> [SELECTED PASSAGE]:
08/21/2017, 4:00pm MDT
By Michael Rand
Being the parent of a hockey player is a lot like learning how to skate. You might think you know what you’re doing, but once you actually commit to it, things are more slippery than you expected.
But it doesn’t have to be that hard, said Ben Frank, president of Junior Reign Youth Hockey in California. Frank sees plenty of first-time hockey parents in a state known more for outdoor sports than ice sports, and he offers these tips for those new to this whole hockey parent thing:
1. Be patient and realistic
If parents are simply trying to introduce their kids to hockey, success should be measured in clearly defined stages, Frank said. Maybe the first trip to a rink is about simply trying it. Maybe the second time is about persevering if they fall down.
“As they fall in love with it more, asking you if they can come back, then you can start progressing the goals to more skill-based things,” said Frank. “Getting mad because kids don’t want to stay, or putting pressure on them because they’re lying down making snow angels on the ice, those are mistakes some parents make. Sometimes just letting go is important. Be patient and let kids enjoy it at their own pace.”

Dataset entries
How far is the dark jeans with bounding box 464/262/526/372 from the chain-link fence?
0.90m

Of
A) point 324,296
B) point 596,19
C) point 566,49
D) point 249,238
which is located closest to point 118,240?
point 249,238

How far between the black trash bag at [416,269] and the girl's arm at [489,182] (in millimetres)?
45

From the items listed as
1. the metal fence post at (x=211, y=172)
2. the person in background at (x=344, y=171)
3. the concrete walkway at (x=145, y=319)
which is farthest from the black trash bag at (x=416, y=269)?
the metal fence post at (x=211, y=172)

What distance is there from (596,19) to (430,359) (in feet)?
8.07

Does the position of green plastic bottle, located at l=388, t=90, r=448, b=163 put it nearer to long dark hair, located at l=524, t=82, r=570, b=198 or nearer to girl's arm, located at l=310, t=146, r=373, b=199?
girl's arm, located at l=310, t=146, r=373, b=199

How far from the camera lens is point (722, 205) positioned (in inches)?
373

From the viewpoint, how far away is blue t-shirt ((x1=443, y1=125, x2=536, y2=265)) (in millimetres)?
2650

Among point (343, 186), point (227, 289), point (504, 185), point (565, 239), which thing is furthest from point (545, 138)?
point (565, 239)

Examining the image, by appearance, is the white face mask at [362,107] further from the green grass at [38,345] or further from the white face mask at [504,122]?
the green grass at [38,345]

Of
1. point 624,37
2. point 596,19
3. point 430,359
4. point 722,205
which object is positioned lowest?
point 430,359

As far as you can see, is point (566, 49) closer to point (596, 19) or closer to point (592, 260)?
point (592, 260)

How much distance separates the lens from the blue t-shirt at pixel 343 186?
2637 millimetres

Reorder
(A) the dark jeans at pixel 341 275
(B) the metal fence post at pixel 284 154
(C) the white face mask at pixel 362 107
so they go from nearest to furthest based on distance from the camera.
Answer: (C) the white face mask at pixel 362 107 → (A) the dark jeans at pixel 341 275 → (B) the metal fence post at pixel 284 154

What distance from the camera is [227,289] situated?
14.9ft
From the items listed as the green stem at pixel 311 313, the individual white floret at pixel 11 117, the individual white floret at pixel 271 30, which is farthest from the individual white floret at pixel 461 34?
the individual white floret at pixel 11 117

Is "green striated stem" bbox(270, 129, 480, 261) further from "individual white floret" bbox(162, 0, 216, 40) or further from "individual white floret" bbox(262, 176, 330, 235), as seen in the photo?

> [TASKS TO CARRY OUT]:
(1) From the article on hockey parenting, return the text starting with "But it doesn’t" and going on through "they fall down.".
(2) Summarize the article on hockey parenting in two sentences.
The data has no connection to the article on hockey parenting.

> [SOLUTIONS IN ORDER]:
(1)
But it doesn’t have to be that hard, said Ben Frank, president of Junior Reign Youth Hockey in California. Frank sees plenty of first-time hockey parents in a state known more for outdoor sports than ice sports, and he offers these tips for those new to this whole hockey parent thing:
1. Be patient and realistic
If parents are simply trying to introduce their kids to hockey, success should be measured in clearly defined stages, Frank said. Maybe the first trip to a rink is about simply trying it. Maybe the second time is about persevering if they fall down.

(2) Ben Frank, president of Junior Reign Youth Hockey in California, offers tips for first-time hockey parents, and the first is to be patient and realistic. He says success should be measured in clearly defined stages, such as first trying the rink and then persevering after falls, with skill-based goals coming only as kids ask to return, and he warns against getting mad or applying pressure so that children can enjoy hockey at their own pace.